Las Vegas: Why Condolences Aren’t Enough

Annette Ungermann, Opinion Editor

The nation seems to breathe, like clockwork, a collective sigh after every mass shooting. While focus shifts from grief to 2nd amendment rights in the matter of a news cycle, perhaps the best questions to ask aren’t regarding the validity of left versus right arguments on gun control. Rather, why is this tragedy so routine that it has become the platform upon which to further divide our nation?

The cyclical nature of mass shooting, to condolences, to gun rights, to legislative standstill speaks volumes. While our country sits back to mourn year after year and tragedy after tragedy, we waste precious time in parroting the same arguments and hearing the same refutations, locking our nation into a deadly stalemate. Liberals plead for increased regulations, anything to diminish death by a fraction, while conservatives plead right back to conserve necessary liberties.

The deadliest mass shooting in modern American history in Las Vegas is no different.

Still, of course, comes a classic argument: why must the nation pay for the cruel acts of thoughtless individuals with access to machine guns? What about the countless individuals with regard for human life that see owning firearms as a necessity for their livelihood?

But yes, we must pay. And we do, with each life that’s taken by abusing this constitutional right.

If we are to fully pay for the consequences of giving all individuals firearms with unchecked power, then we must stomach the fact that 2nd amendment rights have adapted with technology to be about more than self-defense. With the power to exterminate comes the responsibility to not do so, and if Americans are unwilling to wake up and smell the assault rifles, then we are doomed to repeat this repetitive argument until the next catastrophe.

But still, we offer our prayers, our sensitive tweets, and sympathetic emojis. Because if Americans can unite on anything, it’s demonstrative grief.

While these efforts are well-intentioned, heartfelt attempts to elevate the national conversation rather than focus on divisiveness, they fall flat. Any hope for real change or compromise between political parties withers with each social media post. We may pray, but we are not shocked or outraged about mass shootings, not enough to spur action. This national routine of ours is well-worn and tiring. Condolences do not, by any means, indicate a political shift.
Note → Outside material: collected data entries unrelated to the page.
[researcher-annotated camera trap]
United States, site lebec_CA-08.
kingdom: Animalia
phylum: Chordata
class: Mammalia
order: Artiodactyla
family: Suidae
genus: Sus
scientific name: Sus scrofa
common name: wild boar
As Republicans often believe that their stance on guns is fundamental to American identity, and the National Rifle Association (NRA) keeps a strong hold on American politics, the hopes for American gun control improving in the wake of tragedy is slim. Though public support for increased regulation on firearms spikes after mass shootings, according to CNN, the reality is Republicans dominate all three branches of government.
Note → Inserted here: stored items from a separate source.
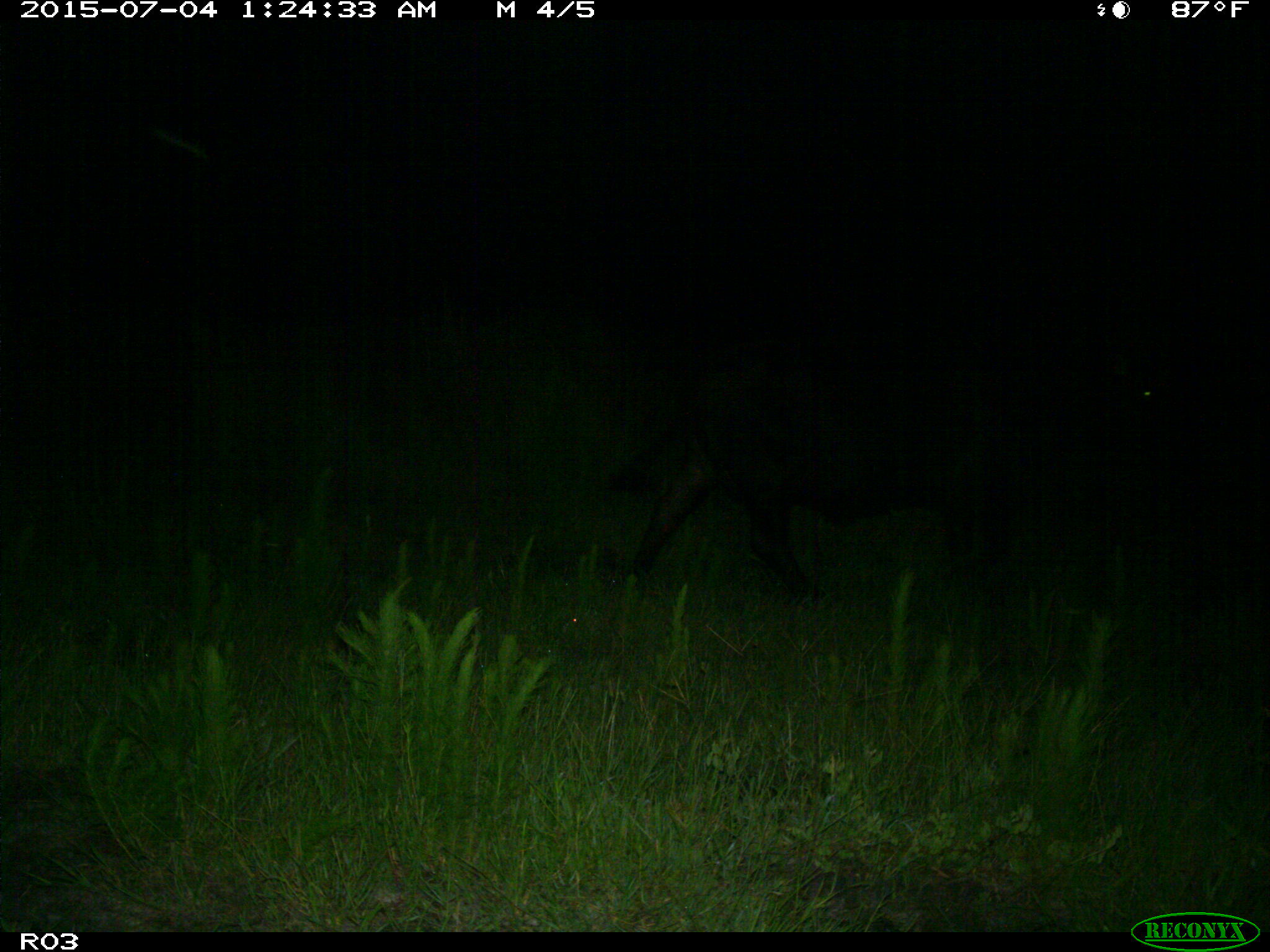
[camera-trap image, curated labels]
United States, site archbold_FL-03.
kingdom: Animalia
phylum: Chordata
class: Mammalia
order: Artiodactyla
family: Bovidae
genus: Bos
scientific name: Bos taurus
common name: domestic cow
So, while we grieve and battle over ideals – again – we widen the separation between political parties in our responses to tragedy, whether it’s through the defense of political ideologies or protests of them. And hope for more liberal change dies with those in Columbine, Sandy Hook, Orlando, or Las Vegas.

With each tragedy, Democrats hope that this can spur the country into action as if, with more deaths, the more convincing their argument will be. The more jaw-dropping the statistics are, perhaps conservatives will be more willing to put what rights they believe to be fundamental to the side.

According to Vox, America has had 1,500 mass shootings in the past 5 years, half of all civilian-owned guns in the world with only 4.4% of the population, and 29.7 gun-related homicides per million people (4 to 21 times more than every other developed country in the world). The problem is crystal clear.

It is no coincidence that we have the most homicides and the most guns.

However imperfectly, through increased gun regulations, statistics will drop. According to The New York Times, public health experts believe with well-written, specific regulations on guns, gun-related deaths could decrease as a whole by 1/3, saving approximately 10,000 lives per year.

And yet, statistics and simple truth never seem to be enough.

If gun ownership is believed to be fundamental to the American way of life, then rather than focusing on what legislation says, we must recognize why it says what it does. In 1787, Americans included the 2nd amendment to protect themselves from their government. As a society, we have advanced past this motive, as has the technology. We must meet in the middle between no modifications and complete repeal to adapt with the times.

Still, we resist, and so do our representatives.

Republican Sen. John Kennedy of Louisiana said, “I don’t think our problem in America is gun laws. I think criminals obey gun laws like politicians keep promises. And I just hate to see this issue politicized. I don’t know why bad things happen to good people, but they do in this world, and what happened in Las Vegas was terrible. But we can’t legislate away every problem in the world.”

And so the vicious cycle continues. When, America, is our wake up call? When will we realize that politicizing a tragedy is the only way to do anything about it?

Until that day comes, I offer my condolences to the entire country. May we one day live in a world where sympathy is enough.

For now, I will be waiting, along with Democratic Sen. Chris Murphy of Connecticut, for Congress to “get up off it’s ass” and do something.